→ **TASK DETAILS**
With the pictures removed, write out the full listing below exactly.

→ **PROVIDED MATERIAL**
:::
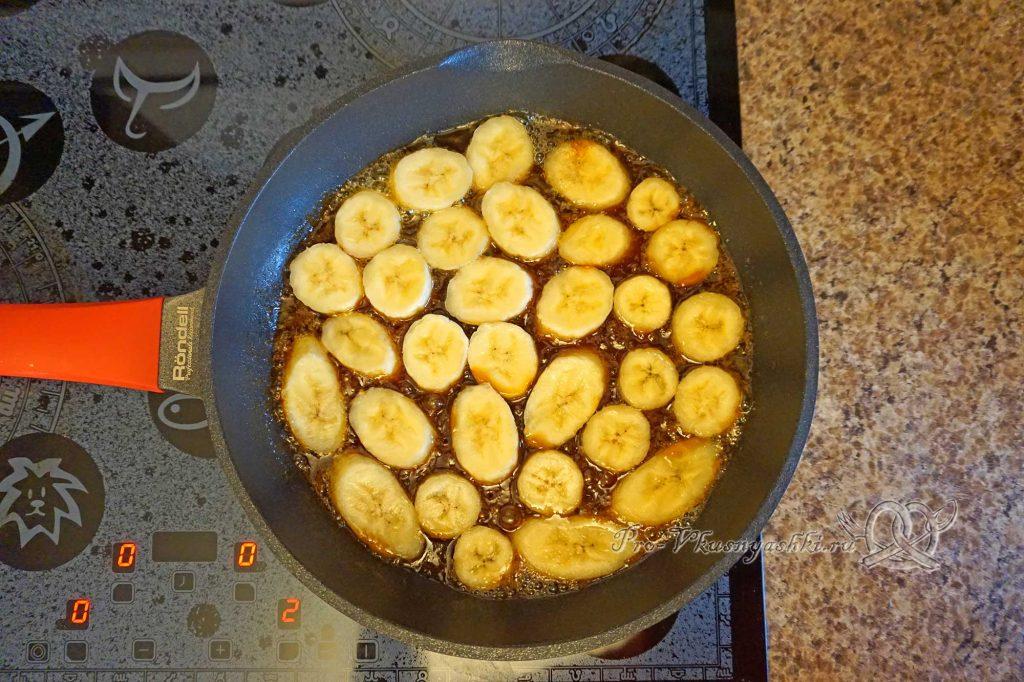Торт «Банановый остров» - помещаем бананы в карамель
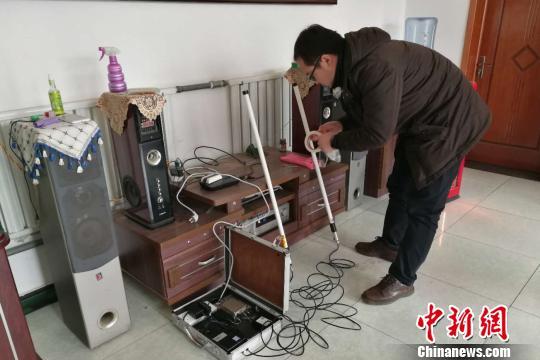 国家电网技术人员在在河北省涞水县南郭下村的分布式光伏扶贫电站研发5G技术传输。 赵明 摄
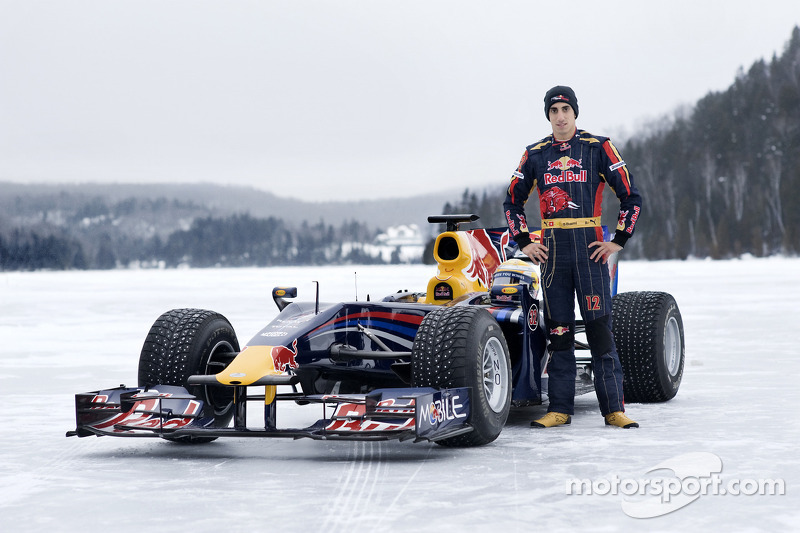 Sebastien Buemi con el auto Red Bull Racing F1 en la nieve en el Circuito Gilles-Villeneuve en Lac-à-l'Eau-Claire, Quebec, Canadá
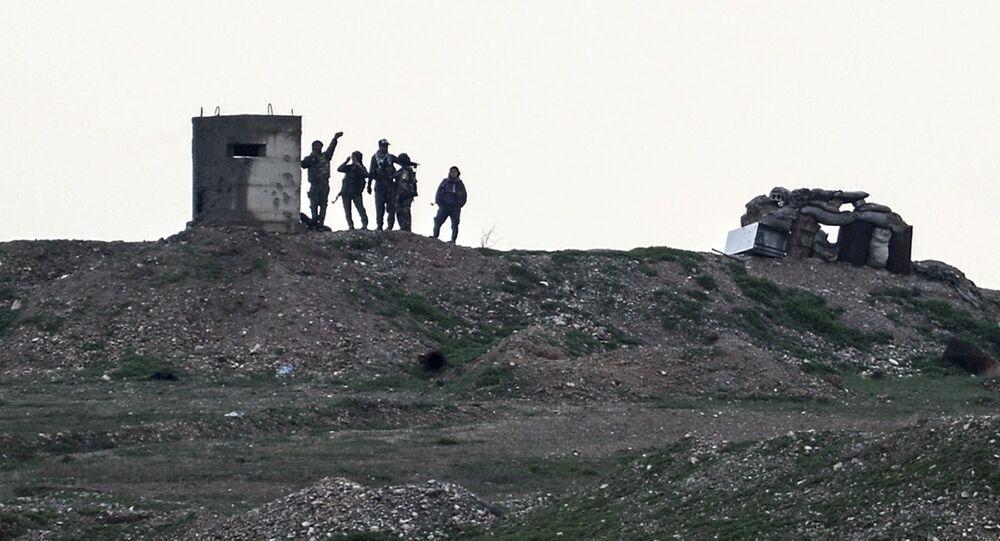 Żołnierze Powszechnych Jednostek Ochrony syryjskich Kurdów (YPG)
:::
→ **ANSWER AREA**
Торт «Банановый остров» - помещаем бананы в карамель
 国家电网技术人员在在河北省涞水县南郭下村的分布式光伏扶贫电站研发5G技术传输。 赵明 摄
 Sebastien Buemi con el auto Red Bull Racing F1 en la nieve en el Circuito Gilles-Villeneuve en Lac-à-l'Eau-Claire, Quebec, Canadá
 Żołnierze Powszechnych Jednostek Ochrony syryjskich Kurdów (YPG)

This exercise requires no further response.